Pakistan is een vnl. agrarisch land, dat niet rijk is aan grondstoffen en weinig industrie heeft. Ruim 30% van het bruto nationaal produkt komt uit de landbouw, waardoor de uitvoer dan ook vnl. bestaat uit ruwe jute en katoen, rijst, jute- en katoenprodukten, leer en leerprodukten en chroomerts. In de omgeving van Attock wordt aardolie gewonnen, aardgas komt voor in o.a. Baluchistan. Met de afscheiding van Bangladesh in 1971 kreeg de juteverwerkende industrie een zware slag, die het land nauwelijks te boven is gekomen. Sterk gestimuleerd van overheidswege zijn de machine- en werktuigindustrie en de sectoren ijzer en staal. Verder zijn in de jaren zeventig suikerraffinaderijen, cementindustrie en kunstmestproduktie een grotere rol gaan spelen. Een belangrijke bron van inkomsten vormen bovendien de grote bedragen (totaal ca. f 900 miljoen) die de in het buitenland werkzame Pakistanen jaarlijks overmaken.

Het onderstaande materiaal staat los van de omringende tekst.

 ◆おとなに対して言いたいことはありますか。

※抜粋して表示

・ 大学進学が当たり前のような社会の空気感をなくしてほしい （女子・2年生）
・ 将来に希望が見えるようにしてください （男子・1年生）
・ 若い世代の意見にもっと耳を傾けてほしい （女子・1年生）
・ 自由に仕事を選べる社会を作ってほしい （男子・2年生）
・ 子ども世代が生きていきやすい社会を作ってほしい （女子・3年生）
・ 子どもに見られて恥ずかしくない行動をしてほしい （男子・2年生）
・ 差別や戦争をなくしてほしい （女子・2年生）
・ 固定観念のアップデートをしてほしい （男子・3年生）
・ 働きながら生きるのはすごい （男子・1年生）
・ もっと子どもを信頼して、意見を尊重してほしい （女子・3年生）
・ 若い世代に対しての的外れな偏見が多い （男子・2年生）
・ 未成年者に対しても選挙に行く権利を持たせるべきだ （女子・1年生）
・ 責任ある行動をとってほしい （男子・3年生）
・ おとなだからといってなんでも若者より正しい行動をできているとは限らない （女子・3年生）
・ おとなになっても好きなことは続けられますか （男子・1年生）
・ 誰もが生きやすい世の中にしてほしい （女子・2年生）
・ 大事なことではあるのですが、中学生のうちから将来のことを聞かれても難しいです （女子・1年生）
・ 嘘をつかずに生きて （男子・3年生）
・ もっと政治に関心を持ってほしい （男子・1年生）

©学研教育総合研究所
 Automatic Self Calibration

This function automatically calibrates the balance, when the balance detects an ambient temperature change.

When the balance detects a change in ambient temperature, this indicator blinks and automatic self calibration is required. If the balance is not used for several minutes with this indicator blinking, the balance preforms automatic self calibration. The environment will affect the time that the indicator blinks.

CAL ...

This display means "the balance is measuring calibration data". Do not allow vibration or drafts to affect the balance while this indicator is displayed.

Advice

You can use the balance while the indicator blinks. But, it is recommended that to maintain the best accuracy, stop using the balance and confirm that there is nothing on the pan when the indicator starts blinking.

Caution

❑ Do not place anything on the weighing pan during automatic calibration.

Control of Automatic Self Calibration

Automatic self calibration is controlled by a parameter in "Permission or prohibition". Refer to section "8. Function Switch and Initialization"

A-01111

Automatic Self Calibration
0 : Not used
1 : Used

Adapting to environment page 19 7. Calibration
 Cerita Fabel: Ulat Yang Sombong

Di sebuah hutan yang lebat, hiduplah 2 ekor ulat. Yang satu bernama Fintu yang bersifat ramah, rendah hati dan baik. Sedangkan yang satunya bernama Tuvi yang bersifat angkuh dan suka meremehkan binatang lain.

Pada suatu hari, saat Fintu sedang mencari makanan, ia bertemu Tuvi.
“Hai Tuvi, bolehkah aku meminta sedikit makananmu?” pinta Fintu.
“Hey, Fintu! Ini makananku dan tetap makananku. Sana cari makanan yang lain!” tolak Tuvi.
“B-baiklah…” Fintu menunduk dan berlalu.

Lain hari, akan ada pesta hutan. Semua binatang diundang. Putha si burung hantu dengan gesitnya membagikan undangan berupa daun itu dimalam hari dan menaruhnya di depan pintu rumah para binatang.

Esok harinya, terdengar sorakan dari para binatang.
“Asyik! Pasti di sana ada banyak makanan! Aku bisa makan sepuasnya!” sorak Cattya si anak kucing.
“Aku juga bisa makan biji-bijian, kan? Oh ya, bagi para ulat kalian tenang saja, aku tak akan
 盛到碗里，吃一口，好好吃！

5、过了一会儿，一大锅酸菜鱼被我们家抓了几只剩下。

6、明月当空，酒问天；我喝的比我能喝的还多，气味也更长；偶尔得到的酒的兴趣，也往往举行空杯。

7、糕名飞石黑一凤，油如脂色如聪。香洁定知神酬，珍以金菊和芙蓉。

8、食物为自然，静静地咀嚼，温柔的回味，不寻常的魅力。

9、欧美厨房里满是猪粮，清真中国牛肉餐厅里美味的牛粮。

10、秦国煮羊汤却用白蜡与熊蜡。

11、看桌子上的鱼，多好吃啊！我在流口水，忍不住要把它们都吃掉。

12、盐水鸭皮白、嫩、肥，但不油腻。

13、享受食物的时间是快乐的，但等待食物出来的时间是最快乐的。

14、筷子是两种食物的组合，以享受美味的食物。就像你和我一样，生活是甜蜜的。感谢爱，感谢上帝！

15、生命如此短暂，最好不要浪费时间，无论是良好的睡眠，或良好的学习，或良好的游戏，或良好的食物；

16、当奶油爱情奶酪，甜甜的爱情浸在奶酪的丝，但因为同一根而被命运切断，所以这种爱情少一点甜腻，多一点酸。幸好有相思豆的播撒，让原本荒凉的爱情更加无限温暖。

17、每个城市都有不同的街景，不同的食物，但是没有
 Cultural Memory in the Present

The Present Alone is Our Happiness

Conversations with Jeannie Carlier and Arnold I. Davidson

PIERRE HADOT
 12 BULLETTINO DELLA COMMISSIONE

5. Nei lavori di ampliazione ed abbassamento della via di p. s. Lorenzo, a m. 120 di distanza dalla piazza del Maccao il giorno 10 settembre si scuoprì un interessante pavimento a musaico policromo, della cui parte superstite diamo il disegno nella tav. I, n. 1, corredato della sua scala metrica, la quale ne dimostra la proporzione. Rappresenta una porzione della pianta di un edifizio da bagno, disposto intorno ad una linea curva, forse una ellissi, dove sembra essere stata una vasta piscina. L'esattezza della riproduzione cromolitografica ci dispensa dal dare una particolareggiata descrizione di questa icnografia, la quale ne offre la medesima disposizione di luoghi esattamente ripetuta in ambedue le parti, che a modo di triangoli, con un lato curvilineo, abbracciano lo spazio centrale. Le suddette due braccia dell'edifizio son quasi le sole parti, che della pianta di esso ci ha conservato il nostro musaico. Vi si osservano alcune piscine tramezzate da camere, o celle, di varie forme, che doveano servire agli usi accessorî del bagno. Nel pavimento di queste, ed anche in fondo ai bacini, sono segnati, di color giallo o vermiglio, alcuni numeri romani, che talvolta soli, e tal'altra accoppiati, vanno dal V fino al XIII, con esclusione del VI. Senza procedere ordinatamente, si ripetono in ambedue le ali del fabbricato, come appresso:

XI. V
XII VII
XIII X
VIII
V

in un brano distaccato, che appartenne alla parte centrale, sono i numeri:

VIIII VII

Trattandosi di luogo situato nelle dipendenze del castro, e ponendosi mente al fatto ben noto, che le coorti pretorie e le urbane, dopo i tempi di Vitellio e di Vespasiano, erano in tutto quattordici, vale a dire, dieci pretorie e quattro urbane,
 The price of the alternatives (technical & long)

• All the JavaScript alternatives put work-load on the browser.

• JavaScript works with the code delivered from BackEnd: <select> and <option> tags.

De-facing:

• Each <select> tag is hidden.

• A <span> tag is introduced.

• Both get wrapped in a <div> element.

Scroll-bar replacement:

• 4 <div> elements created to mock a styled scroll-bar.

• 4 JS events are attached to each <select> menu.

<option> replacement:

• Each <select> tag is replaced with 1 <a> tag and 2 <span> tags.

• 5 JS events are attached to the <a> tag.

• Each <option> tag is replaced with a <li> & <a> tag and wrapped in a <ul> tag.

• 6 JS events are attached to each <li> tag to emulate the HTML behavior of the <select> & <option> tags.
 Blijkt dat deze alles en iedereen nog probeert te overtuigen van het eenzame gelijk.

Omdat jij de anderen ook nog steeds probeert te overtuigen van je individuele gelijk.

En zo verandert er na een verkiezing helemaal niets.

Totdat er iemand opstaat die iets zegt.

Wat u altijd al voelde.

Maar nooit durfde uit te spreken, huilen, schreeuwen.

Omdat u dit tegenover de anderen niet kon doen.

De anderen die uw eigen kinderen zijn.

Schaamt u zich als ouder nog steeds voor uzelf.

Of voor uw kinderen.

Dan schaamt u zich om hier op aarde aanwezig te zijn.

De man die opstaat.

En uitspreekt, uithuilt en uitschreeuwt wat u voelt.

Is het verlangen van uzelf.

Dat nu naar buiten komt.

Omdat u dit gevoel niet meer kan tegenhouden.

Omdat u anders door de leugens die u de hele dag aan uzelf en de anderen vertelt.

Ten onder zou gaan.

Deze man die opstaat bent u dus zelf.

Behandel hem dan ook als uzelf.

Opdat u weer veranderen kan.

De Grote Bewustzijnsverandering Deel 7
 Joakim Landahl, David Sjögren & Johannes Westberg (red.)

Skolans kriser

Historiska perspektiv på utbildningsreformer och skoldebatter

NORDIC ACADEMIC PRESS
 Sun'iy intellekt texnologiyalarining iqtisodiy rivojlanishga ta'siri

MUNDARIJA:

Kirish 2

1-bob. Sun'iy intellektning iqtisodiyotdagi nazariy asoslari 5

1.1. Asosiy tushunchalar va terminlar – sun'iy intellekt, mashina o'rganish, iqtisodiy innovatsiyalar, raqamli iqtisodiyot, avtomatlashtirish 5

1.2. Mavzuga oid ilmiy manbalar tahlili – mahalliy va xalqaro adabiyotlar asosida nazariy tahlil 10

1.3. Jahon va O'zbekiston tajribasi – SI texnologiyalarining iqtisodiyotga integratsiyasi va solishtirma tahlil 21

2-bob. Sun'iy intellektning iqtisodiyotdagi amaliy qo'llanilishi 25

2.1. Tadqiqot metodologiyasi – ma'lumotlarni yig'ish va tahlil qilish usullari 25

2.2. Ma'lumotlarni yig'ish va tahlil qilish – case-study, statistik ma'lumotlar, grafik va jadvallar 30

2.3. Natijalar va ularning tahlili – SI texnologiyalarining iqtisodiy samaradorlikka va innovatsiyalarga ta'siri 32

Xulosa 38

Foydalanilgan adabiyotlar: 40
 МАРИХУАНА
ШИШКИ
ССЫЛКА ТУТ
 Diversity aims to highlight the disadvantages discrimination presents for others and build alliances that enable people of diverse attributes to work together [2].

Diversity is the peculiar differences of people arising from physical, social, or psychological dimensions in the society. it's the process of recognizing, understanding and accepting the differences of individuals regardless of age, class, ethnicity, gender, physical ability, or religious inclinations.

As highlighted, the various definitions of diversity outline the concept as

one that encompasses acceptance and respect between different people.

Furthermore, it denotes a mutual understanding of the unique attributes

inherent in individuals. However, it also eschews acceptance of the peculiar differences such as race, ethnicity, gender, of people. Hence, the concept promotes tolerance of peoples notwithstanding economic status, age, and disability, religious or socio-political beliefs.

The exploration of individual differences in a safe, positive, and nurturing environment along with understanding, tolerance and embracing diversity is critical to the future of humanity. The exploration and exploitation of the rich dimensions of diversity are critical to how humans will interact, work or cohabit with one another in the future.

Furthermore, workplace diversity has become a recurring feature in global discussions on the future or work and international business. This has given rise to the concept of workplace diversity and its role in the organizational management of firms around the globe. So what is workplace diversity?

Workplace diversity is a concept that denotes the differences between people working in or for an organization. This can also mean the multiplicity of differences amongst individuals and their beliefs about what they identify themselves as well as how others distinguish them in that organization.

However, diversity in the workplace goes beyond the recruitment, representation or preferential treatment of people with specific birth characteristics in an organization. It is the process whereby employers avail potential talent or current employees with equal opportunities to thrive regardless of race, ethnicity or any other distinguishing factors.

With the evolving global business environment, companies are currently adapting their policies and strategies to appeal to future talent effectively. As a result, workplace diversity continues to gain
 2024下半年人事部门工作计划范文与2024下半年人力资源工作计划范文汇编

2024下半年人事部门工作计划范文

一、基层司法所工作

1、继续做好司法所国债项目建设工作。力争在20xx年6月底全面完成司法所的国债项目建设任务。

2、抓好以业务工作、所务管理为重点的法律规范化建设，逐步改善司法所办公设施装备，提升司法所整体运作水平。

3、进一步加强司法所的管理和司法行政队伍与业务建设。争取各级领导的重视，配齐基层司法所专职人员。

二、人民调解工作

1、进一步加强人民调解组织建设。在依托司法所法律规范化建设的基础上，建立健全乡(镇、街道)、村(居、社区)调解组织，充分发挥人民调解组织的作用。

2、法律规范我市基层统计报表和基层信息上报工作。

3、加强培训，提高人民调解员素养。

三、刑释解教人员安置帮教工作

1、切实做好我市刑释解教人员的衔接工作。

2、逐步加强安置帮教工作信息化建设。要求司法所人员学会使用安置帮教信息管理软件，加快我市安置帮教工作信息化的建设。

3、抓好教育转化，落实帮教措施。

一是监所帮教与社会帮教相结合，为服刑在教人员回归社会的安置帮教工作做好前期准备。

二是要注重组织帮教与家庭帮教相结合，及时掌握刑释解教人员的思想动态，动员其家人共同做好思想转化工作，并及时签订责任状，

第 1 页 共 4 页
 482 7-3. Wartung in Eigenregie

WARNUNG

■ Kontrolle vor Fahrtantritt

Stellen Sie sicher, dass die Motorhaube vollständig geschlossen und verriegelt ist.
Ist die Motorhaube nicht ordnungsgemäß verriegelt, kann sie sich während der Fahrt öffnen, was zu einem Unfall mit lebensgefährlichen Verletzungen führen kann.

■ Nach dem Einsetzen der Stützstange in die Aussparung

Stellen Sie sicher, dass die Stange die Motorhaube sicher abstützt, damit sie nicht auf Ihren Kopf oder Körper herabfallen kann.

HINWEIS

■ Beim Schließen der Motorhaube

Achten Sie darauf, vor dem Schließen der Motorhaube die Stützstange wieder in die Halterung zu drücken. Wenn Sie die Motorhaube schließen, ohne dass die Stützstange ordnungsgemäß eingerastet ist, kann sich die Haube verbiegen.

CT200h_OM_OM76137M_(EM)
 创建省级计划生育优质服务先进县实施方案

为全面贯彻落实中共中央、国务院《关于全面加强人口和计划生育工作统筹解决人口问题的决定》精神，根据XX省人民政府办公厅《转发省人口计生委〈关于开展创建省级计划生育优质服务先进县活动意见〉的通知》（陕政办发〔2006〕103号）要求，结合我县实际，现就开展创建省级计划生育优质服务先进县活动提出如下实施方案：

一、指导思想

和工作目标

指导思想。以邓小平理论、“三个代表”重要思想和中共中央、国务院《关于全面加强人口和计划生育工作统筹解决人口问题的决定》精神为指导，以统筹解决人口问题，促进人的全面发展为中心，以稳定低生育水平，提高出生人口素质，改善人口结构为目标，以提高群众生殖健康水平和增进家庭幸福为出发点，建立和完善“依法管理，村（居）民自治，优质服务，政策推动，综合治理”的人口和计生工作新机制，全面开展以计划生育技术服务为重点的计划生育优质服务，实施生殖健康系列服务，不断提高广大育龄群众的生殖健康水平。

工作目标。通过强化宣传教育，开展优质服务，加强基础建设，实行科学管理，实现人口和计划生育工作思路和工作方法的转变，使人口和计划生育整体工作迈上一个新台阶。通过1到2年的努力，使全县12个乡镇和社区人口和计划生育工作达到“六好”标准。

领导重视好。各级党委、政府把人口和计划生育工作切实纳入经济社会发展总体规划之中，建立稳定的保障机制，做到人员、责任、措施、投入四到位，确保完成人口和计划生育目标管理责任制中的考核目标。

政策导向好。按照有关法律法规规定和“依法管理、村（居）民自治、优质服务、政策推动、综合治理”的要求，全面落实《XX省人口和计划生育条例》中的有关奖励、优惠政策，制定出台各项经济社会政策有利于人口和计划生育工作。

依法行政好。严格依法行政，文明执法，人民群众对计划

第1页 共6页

Het wegennet heeft een lengte van 87.000 km, het spoorwegnet is ruim 12.000 km lang.

Geschiedenis

Pakistan (lett. geheiligd land of land van de reinen) ontleent zijn bestaansrecht aan het feit dat de moslems een onderdrukte minderheid in Brits-lndië vormden. Voorwaarde voor de zelfstandigheid van India na WO II was dat de moslems een eigen staat zouden krijgen: zowel India als Pakistan werd 15-81947 zelfstandig. Begin jaren 50 reeds raakte het land in een politieke en economische crisis, aanleiding in 1958 tot een staatsgreep o.l.v. generaal Ajub Chan. Het bleef echter onrustig, hetgeen te wijten was aan het optreden van Ajub Chan, de voortdurende spanningen en oorlogen met India en de discriminatie van West-Pakistan t.o.v. Oost-Pakistan (het vroegere OostBengalen). Na het aftreden van Ajub Chan in 1969 werd Jahja Chan president. De verkiezingen van 7-12-1970 leverden een grote overwinning op voor de Oostpakistaanse Awami Liga (o.l.v. Mujibur Rahman), die een coalitie met de Pakistaanse Volkspartij (van Zulfiqar Ali Bhutto) van de hand wees en na bloedige strijd de zelfstandigheid van Oost-Pakistan als Bangladesh wist te bereiken. De ogenschijnlijk verbeterde verhouding met aartsvijand India werd in 1974 opeens weer slechter, toen Pakistan in mei van dat jaar een kernproef nam. In 1977 vond opnieuw een staatsgreep plaats, waarbij president Bhutto werd afgezet door generaal Zia ulHaq. Sinds 1978 is Zia ul-Haq zowel staatshoofd als regeringsleider en voert een straf, pro-Amerikaans bewind.